Baby by Patrick Kyle

This book collects (all?) five issues of Patrick Kyle’s Baby. It feels like it possibly read better as single issues? Each issue is its own self-contained story of Baby, but all the issues together don’t really tell a complete or interconnected story. What I mean is, the five issues don’t read like chapters of a book, but more like individual short stories centered around the same character, so the first issue seems the most inventive, but as the book goes along, it doesn’t get more interesting and doesn’t really have more than one basic joke, so feels too repetitive, and for me, the collection somewhat runs out of gas about halfway through. The best part of the book is the early joke, featuring “baby” interacting with his “parent” in an unusually advanced and disagreeable way. When I think about it, I guess the joke is maybe in the same vein as the Look Who’s Talking films? Obviously more arty and, somewhat psychedelic feeling. Across the different issues we see “Baby” grow old, grow young again, live for ten-thousand years in a deep cavern, be reborn multiple times, and finally transform into a new kind of creature and escape the home nest once again. There’s something funny and abstract to this off kilter examination of the cycle of birth death and rebirth. It’s interesting, but also weirdly light and playful feeling. For me, I just wish it came together into something a little more solid. 

I do like Kyle’s artwork, but feel like as the book goes on, his somewhat minimalist cartooning is just a little too simple and to really hold one’s interest. There’s not enough variety or character there, and the drawing is a little too abstract to really grab this reader (it all starts to blend together after a while), maybe similar to the somewhat abstract cartooning in all those endless Michael DeForge books.

━━━━━━━━

**EXERCISE INSTRUCTIONS**
#1 According to the review of Baby, for how long does Baby live in a deep cavern?
#2 Reproduce the passage of the review of Baby starting at "I do like Kyle’s" and ending at "Michael DeForge books.".

Entries drawn from a collection

━━━━━━━━

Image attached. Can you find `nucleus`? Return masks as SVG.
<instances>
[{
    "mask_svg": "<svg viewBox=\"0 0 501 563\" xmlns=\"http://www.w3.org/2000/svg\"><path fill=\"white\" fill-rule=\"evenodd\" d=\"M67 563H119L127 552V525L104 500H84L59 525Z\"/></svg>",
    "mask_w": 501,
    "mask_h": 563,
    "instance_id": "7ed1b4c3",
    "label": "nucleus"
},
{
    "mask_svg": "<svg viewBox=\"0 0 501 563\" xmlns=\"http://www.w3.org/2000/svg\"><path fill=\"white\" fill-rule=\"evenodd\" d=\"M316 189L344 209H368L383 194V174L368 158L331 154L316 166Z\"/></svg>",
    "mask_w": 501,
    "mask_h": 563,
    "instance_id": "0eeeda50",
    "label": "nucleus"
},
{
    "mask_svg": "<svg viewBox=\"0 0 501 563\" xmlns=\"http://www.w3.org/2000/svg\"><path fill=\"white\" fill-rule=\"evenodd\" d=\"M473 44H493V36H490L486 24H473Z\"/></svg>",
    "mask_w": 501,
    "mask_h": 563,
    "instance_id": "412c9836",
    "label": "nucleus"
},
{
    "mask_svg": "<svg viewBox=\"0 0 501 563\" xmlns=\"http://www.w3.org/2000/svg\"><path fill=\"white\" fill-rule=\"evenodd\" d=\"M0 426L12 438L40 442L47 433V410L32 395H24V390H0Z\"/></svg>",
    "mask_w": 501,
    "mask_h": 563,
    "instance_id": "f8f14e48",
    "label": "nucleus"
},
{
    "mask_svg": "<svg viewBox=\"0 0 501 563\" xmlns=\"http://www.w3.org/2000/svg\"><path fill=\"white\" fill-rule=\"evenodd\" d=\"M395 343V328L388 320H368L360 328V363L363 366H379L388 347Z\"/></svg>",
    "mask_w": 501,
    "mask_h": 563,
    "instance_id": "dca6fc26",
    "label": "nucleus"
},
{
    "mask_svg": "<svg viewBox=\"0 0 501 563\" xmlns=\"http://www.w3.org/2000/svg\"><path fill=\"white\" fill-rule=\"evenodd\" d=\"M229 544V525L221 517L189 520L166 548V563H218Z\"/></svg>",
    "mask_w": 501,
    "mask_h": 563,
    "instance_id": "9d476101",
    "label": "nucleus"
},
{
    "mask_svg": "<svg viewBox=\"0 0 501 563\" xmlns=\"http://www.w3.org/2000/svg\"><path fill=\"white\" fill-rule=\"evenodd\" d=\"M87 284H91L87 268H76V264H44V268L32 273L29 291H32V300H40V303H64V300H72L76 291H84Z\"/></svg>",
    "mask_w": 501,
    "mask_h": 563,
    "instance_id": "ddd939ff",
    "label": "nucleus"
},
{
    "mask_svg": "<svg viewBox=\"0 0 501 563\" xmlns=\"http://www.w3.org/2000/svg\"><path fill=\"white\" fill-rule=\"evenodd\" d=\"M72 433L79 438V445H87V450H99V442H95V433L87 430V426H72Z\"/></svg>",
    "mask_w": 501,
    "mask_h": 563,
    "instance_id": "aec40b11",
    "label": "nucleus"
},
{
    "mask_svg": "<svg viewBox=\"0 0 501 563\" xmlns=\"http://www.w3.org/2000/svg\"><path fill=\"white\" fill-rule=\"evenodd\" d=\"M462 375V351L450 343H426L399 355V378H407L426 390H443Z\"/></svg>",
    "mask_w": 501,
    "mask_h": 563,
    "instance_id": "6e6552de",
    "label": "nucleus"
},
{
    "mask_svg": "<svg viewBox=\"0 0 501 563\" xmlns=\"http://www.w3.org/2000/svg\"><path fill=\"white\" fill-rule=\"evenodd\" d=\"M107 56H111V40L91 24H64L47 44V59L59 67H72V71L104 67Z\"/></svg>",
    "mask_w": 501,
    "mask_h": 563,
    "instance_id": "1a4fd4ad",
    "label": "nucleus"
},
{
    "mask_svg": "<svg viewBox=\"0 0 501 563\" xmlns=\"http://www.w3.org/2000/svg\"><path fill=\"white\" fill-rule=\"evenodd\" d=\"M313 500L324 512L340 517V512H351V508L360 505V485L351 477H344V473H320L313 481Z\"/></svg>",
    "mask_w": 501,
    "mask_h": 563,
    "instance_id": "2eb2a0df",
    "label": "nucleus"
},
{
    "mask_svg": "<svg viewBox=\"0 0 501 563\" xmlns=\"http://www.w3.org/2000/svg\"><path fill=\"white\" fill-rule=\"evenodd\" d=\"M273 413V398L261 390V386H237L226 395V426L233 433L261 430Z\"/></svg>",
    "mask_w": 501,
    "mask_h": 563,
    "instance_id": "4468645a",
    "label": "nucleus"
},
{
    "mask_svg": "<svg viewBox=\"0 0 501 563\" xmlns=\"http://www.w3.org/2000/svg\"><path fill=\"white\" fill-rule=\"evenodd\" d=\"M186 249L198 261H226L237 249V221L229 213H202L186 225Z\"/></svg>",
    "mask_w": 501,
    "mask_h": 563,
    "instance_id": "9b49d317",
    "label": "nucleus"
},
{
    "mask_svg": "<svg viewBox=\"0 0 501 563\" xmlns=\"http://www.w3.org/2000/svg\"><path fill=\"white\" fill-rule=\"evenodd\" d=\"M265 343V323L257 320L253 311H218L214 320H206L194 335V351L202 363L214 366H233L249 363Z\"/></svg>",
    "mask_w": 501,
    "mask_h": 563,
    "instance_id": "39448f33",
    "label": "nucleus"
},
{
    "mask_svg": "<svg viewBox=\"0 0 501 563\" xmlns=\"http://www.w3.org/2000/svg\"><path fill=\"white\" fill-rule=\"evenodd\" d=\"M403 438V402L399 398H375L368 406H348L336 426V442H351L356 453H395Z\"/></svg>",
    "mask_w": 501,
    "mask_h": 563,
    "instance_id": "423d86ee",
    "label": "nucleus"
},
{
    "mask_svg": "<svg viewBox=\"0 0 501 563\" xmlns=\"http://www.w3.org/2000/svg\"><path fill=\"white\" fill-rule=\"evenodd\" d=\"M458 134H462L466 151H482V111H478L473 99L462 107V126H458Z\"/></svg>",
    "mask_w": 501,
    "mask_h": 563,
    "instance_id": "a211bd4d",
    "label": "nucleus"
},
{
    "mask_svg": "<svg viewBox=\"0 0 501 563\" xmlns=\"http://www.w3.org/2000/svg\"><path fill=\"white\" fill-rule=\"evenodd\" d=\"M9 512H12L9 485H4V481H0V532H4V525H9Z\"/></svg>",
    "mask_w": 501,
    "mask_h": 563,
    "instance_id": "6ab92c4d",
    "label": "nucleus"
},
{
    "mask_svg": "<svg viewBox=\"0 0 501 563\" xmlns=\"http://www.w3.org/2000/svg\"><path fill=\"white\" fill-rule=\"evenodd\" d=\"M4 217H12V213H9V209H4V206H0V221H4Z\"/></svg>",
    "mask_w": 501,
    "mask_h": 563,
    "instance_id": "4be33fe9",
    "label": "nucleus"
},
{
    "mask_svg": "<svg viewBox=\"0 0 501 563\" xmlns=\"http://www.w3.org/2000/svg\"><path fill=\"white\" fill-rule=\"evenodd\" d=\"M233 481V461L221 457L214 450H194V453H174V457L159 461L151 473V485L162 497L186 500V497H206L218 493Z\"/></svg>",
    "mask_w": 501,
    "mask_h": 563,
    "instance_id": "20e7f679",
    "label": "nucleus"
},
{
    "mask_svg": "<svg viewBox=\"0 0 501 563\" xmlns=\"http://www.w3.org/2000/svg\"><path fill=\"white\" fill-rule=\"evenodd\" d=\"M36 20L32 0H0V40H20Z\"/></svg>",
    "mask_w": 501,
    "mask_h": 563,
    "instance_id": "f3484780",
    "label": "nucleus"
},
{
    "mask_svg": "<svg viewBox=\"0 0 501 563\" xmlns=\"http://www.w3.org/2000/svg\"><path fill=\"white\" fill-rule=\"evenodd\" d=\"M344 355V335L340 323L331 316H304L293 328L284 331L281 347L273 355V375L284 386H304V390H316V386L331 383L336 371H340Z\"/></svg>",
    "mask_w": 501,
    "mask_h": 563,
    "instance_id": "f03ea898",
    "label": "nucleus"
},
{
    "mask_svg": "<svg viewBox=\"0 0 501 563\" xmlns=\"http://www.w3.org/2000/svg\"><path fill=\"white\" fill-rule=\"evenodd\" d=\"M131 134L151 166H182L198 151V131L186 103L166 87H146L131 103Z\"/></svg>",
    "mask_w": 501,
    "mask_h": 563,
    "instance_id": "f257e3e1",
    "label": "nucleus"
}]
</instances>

━━━━━━━━

**SOLUTIONS FOR EACH TASK**
#1 Ten thousand years.

#2
I do like Kyle’s artwork, but feel like as the book goes on, his somewhat minimalist cartooning is just a little too simple and to really hold one’s interest. There’s not enough variety or character there, and the drawing is a little too abstract to really grab this reader (it all starts to blend together after a while), maybe similar to the somewhat abstract cartooning in all those endless Michael DeForge books.